Salicylic acid (2-hydroxy benzoic acid; SA) is one of a range of chemicals that induce

systemic resistance (Gorlach et al., 1996). SA is a natural phenolic compound present in

many plants and is an important component in the signal transduction pathway and involved

in local and systemic resistance to pathogens (Delaney et al., 1995). Salicylic acid is a plant-

derived compound and plays an important role in plant defense by the development of SAR

against pathogens (Ryals et al., 1994) and by increasing antioxidant enzymes (Janda et al.,

1999). It was also reported that SA induced plant resistance against pathogens and stimulated

plant growth (Nickell, 1983; Vidhyasekaran, 1990).

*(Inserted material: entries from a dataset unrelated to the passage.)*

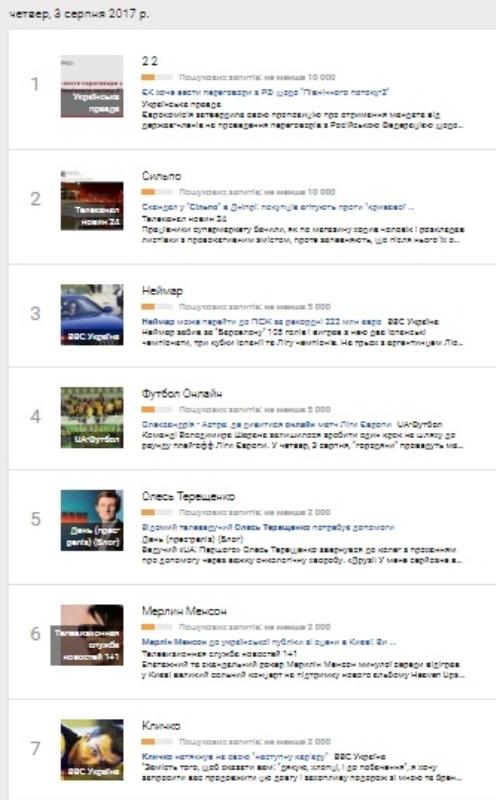 3 серпня: найпопулярніші запити у Google
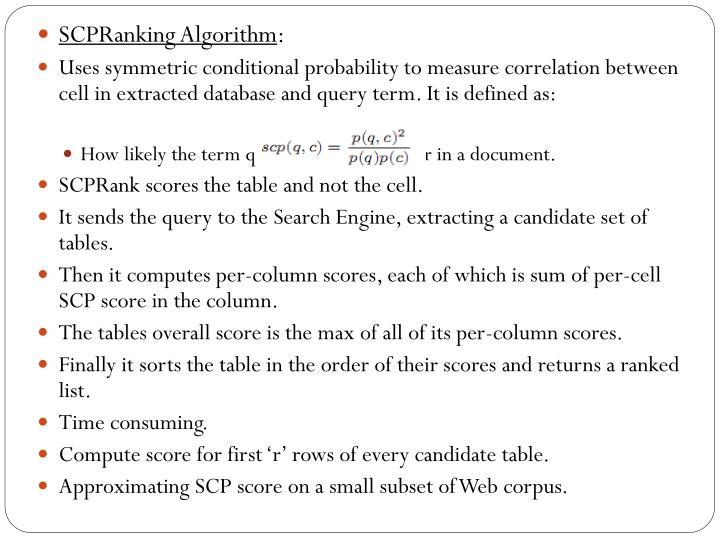 SCPRanking Algorithm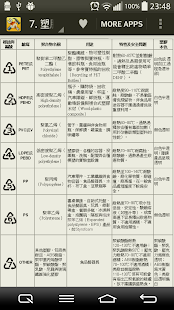 免費下載書籍APP|食物中毒圖解50+ app開箱文|APP開箱王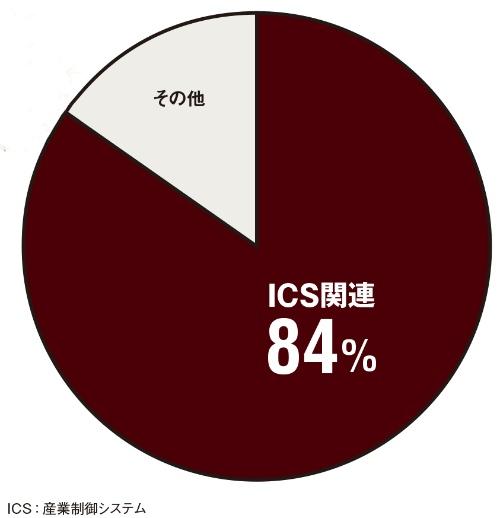 図 2018年に報告されたゼロデイ脆弱性の件数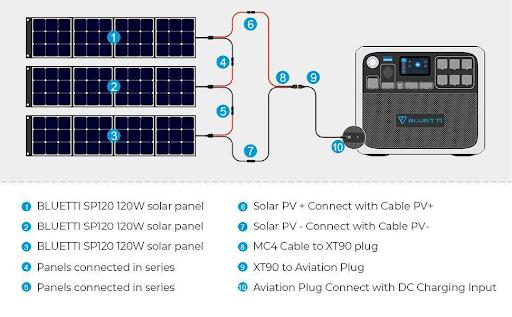 Bluetti and Solar panel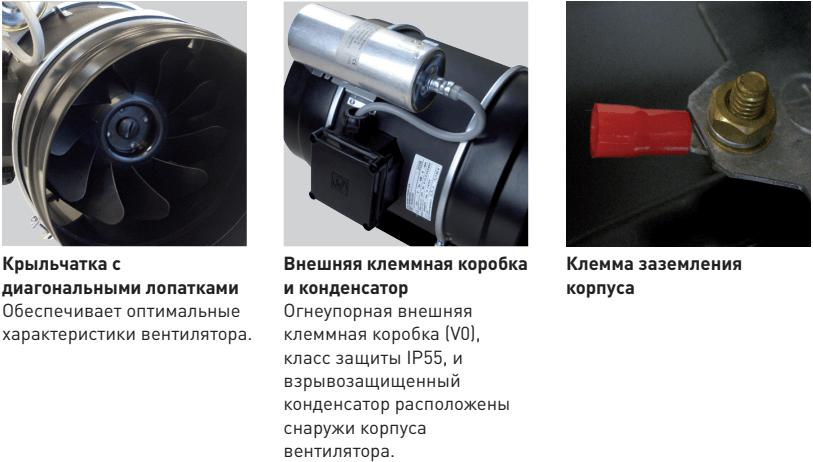 Взрывозащищенный канальный вентилятор Soler&Palau TD-ATEX 800/200 EXEIIT3 - Особенности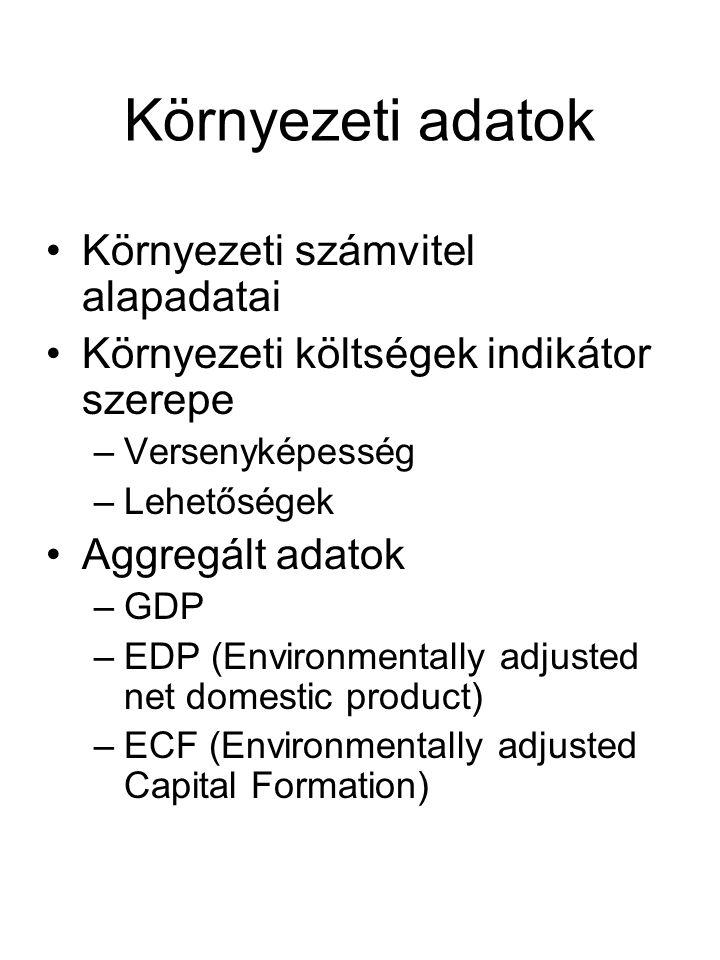 Környezeti adatok Környezeti számvitel alapadatai Környezeti költségek indikátor szerepe –Versenyképesség –Lehetőségek Aggregált adatok –GDP –EDP (Environmentally adjusted net domestic product) –ECF (Environmentally adjusted Capital Formation)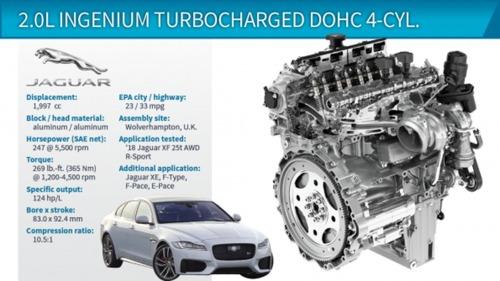2.0L Turbocharged DOHC 4-Cyl. (Jaguar XF) چگوار ایکس اف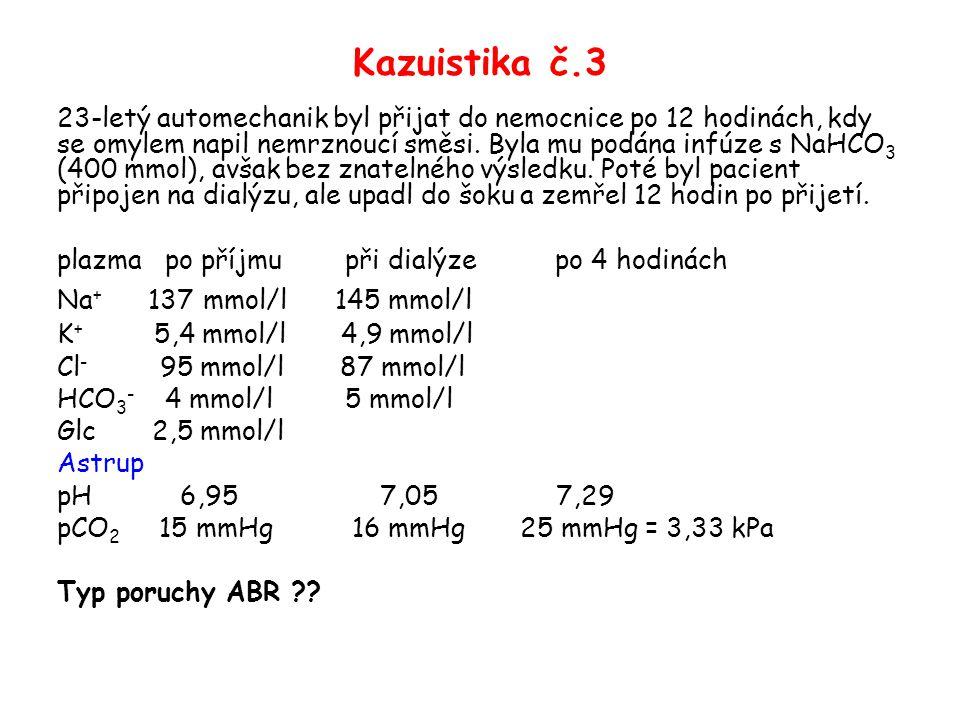Kazuistika č.3 23-letý automechanik byl přijat do nemocnice po 12 hodinách, kdy se omylem napil nemrznoucí směsi. Byla mu podána infúze s NaHCO 3 (400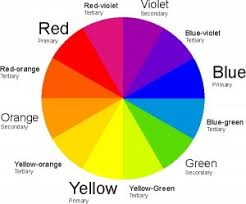 list of colours colour part 2 the colour wheel and makeup working together by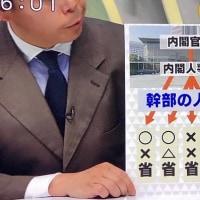 官僚人事を私物化して行政を歪める安倍・菅暴政コンビ (天木直人のブログ)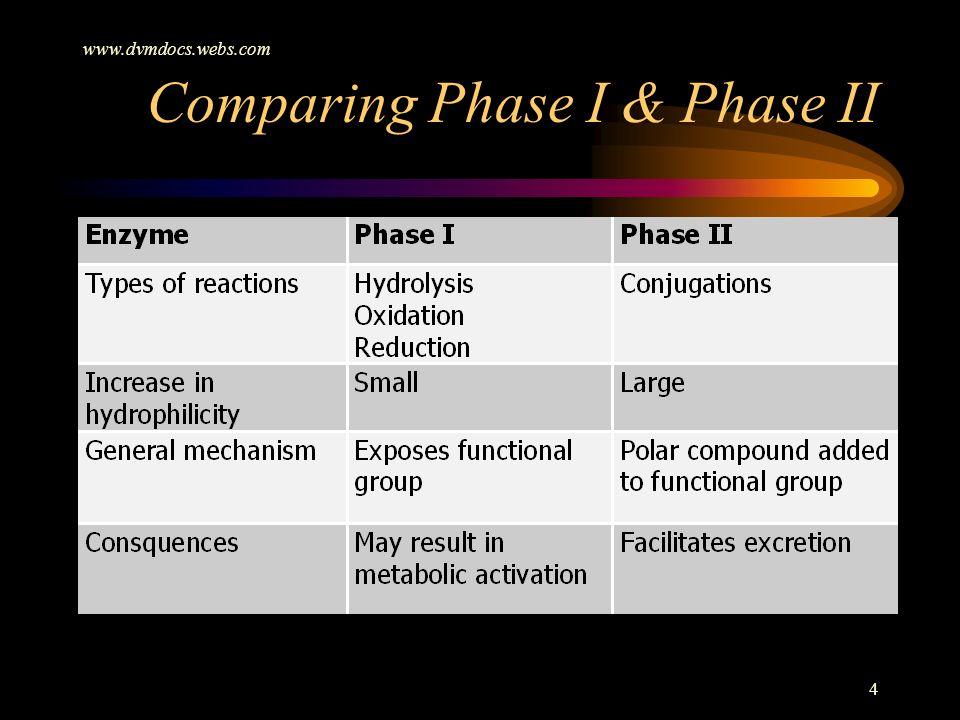 www.dvmdocs.webs.com 4 Comparing Phase I & Phase II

Salicylic acid was reported to reduce the mycelial growth and zoospore germination

of P. aphanidermatum (Chen et al., 1999) and was shown to induce resistance to Cucumber

Mosaic Virus (CMV) and increase the yield characters in squash and tobacco (Mayers et al.,

2005; Kone et al., 2009).

Abo-Elyousr et al. (2009) proved that combined application of salicylic acid, bion, T.

hamatum and Paecilomyces lilacinus completely reduced the incidence of root rot disease in

cotton caused by Fusarium spp. and Pythium debaryanum. Similar such results have been

reported in Mulberry (Gupta et al., 2008) and in Chilli (Anand et al., 2009). Foliar

application of salicylic acid significantly reduced the leaf blight disease (Alternaria

alternata) intensity and increased the pod yield (Chitra et al., 2008).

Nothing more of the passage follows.